Sure there is a fast way, consider the slight generalization where the denominator is a function R so your case is R=x^2+y^2+z^2

then we have

[tex]J=
\left|
\begin{array}{ccc}
u_x & u_y & u_z \\
v_x & v_y & v_z \\
w_x & w_y & w_z
\end{array} \right|
=\frac{1}{R^3}
\left|
\begin{array}{ccc}
1 - x R_x/R & -x R_y/R & -x R_z/R \\
-y R_x/R & 1 - y R_y/R & -y R_z/R \\
-z R_x/R & -z R_y/R & 1 - z R_z/R
\end{array} \right|
=\frac{1-(x R_x+y R_y+z R_z)/R}{R^3}[/tex]

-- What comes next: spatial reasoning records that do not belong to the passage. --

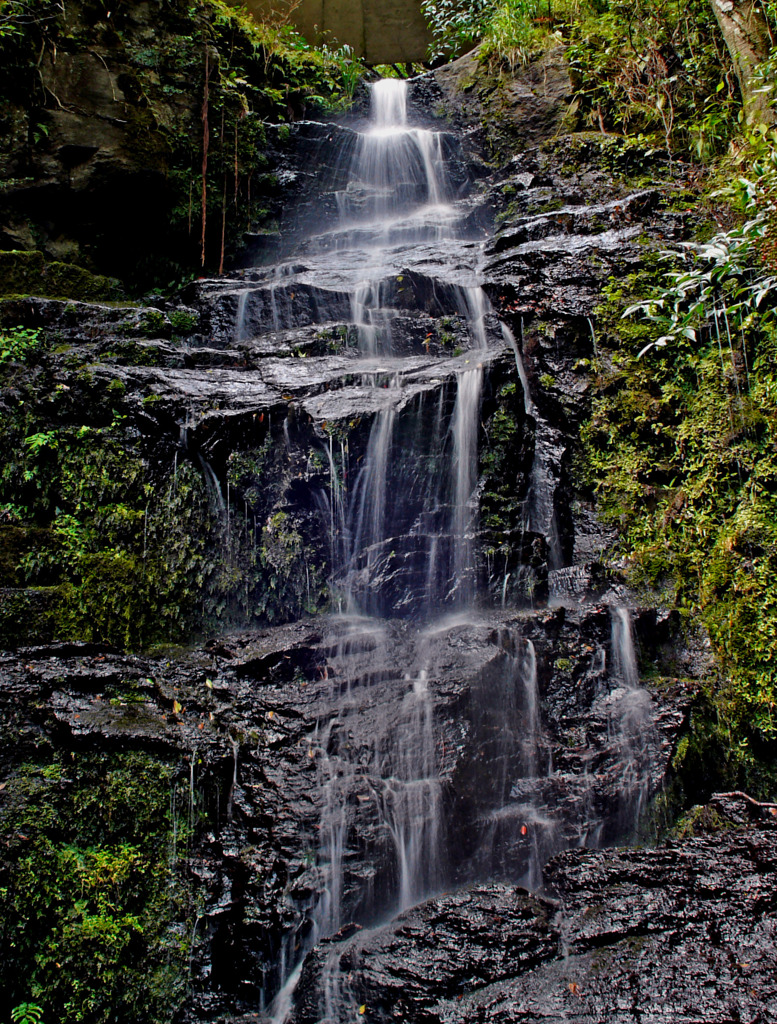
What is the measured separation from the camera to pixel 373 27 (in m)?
12.9

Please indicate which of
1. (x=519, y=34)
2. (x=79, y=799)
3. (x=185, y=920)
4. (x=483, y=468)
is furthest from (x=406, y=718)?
(x=519, y=34)

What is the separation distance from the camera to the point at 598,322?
666cm

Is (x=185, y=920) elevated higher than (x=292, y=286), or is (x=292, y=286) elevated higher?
(x=292, y=286)

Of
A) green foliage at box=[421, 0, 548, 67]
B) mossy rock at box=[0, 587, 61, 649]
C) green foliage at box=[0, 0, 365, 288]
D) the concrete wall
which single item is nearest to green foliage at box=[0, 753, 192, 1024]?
mossy rock at box=[0, 587, 61, 649]

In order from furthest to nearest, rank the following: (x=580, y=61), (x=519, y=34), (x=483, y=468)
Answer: (x=519, y=34), (x=580, y=61), (x=483, y=468)

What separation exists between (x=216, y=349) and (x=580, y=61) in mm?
7160

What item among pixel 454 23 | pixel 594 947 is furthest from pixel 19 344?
pixel 454 23

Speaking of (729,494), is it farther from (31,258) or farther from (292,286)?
(31,258)

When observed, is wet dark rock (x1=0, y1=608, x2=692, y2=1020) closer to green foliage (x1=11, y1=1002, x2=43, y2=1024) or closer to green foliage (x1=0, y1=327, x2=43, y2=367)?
green foliage (x1=11, y1=1002, x2=43, y2=1024)

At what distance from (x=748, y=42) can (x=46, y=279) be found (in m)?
8.46

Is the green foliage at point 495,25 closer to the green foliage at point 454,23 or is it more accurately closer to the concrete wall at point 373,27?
the green foliage at point 454,23

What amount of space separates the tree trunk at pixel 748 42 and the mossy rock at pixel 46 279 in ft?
25.6

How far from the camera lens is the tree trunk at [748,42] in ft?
22.3

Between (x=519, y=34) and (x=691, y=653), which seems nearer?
(x=691, y=653)
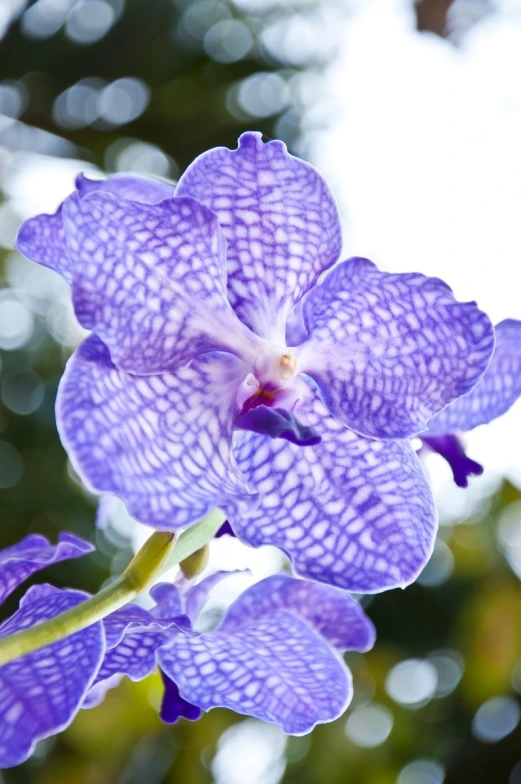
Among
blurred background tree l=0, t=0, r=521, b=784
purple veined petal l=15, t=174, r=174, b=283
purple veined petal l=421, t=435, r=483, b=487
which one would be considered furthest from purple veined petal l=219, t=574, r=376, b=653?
blurred background tree l=0, t=0, r=521, b=784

The determinant is closely related to

[tex]\left|
\begin{array}{ccc}
a-U & -V & -W \\
-U & b-V & -W \\
-U & -V & c-W
\end{array} \right| =abc-bc U-ac V-abW[/tex]
lurflurf
#3
Dec19-12, 07:25 PM
HW Helper
P: 2,264
^The inverse is right.

lavinia
#4
Dec20-12, 08:11 AM
Sci Advisor
P: 1,716
Question about computing Jacobians of transformations

This function just divides each vector by the square of its length. A small cube alligned so that its base is tangent to a sphere centered at the origin will be shrunk in volume by a factor of the sixth power of the radius of the sphere. So the magnitude of the determinant is the reciprocal of the sixth power of the radius of the sphere.